> Short exercise:
Copy the data below verbatim, line for line, omitting the pictures.

> Data lines:
====
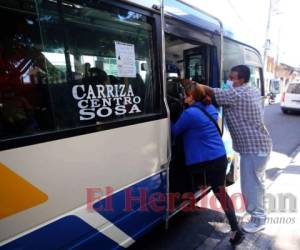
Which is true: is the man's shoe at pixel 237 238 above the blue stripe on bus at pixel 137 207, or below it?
below

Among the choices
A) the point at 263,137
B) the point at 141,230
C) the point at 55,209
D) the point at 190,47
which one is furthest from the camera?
the point at 190,47

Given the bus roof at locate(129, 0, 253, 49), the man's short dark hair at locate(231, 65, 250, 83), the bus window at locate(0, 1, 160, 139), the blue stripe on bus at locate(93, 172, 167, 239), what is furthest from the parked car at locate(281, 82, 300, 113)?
the bus window at locate(0, 1, 160, 139)

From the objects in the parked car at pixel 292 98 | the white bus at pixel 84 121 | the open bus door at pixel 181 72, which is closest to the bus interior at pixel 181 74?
the open bus door at pixel 181 72

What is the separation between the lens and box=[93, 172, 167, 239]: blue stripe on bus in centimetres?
234

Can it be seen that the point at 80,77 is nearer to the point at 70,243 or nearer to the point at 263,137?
the point at 70,243

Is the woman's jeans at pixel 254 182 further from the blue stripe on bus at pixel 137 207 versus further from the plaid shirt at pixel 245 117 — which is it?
the blue stripe on bus at pixel 137 207

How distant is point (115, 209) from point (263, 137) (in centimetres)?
178

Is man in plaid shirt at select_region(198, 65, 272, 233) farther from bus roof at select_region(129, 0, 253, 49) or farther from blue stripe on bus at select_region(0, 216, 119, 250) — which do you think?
blue stripe on bus at select_region(0, 216, 119, 250)

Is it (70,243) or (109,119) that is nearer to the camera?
(70,243)

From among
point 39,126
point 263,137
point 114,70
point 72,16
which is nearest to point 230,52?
point 263,137

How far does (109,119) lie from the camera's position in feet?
7.29

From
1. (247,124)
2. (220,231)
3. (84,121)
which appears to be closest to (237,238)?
(220,231)

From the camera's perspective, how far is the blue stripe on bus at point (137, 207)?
2.34 metres

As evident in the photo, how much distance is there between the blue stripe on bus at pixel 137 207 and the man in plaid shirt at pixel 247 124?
3.19 ft
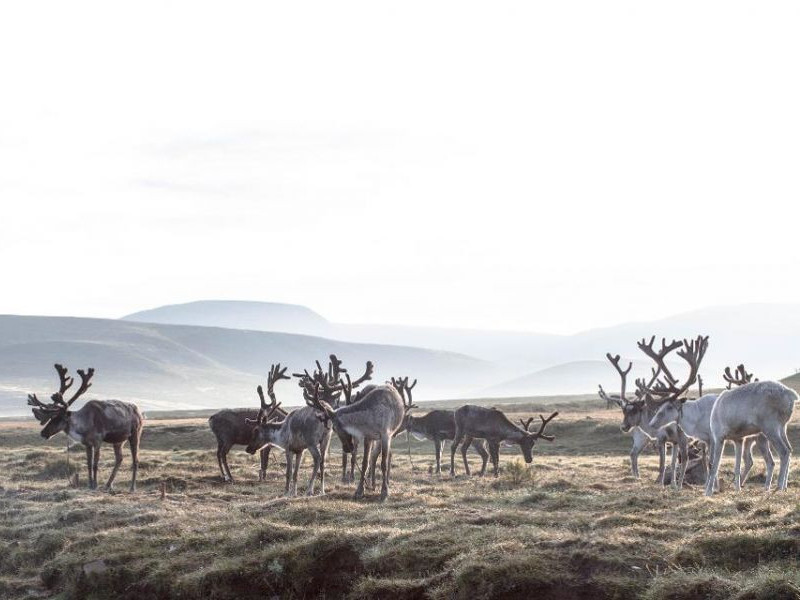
====
> Exercise response:
Which is true: is the man's shoe at pixel 237 238 above the blue stripe on bus at pixel 137 207, or below it?
below

Among the choices
A) the point at 263,137
B) the point at 141,230
C) the point at 55,209
D) the point at 190,47
which one is furthest from the camera?
the point at 190,47

Given the bus roof at locate(129, 0, 253, 49), the man's short dark hair at locate(231, 65, 250, 83), the bus window at locate(0, 1, 160, 139), the blue stripe on bus at locate(93, 172, 167, 239), what is furthest from the parked car at locate(281, 82, 300, 113)?
the bus window at locate(0, 1, 160, 139)

From the objects in the parked car at pixel 292 98 | the white bus at pixel 84 121 | the open bus door at pixel 181 72, which is closest to the bus interior at pixel 181 74?
the open bus door at pixel 181 72

What is the separation between the lens and box=[93, 172, 167, 239]: blue stripe on bus in centimetres?
234

Can it be seen that the point at 80,77 is nearer to the point at 70,243 or nearer to the point at 263,137?
the point at 70,243

Is the woman's jeans at pixel 254 182 further from the blue stripe on bus at pixel 137 207 versus further from the plaid shirt at pixel 245 117 — which is it?
the blue stripe on bus at pixel 137 207

How distant is point (115, 209) from point (263, 137) (in centimetres)?
178

Is man in plaid shirt at select_region(198, 65, 272, 233) farther from bus roof at select_region(129, 0, 253, 49) or farther from blue stripe on bus at select_region(0, 216, 119, 250) — which do you think?
blue stripe on bus at select_region(0, 216, 119, 250)

Is it (70,243) or (109,119) that is nearer to the camera?
(70,243)

From among
point 39,126
point 263,137
point 114,70
point 72,16
which is nearest to point 230,52?
point 263,137

How far does (109,119) lie from the camera's position in feet?
7.29

From
1. (247,124)
2. (220,231)
3. (84,121)
which appears to be closest to (237,238)?
(220,231)

From the camera's perspective, how far is the blue stripe on bus at point (137, 207)?
2.34 metres

As evident in the photo, how much distance is there between the blue stripe on bus at pixel 137 207 and the man in plaid shirt at pixel 247 124?
3.19 ft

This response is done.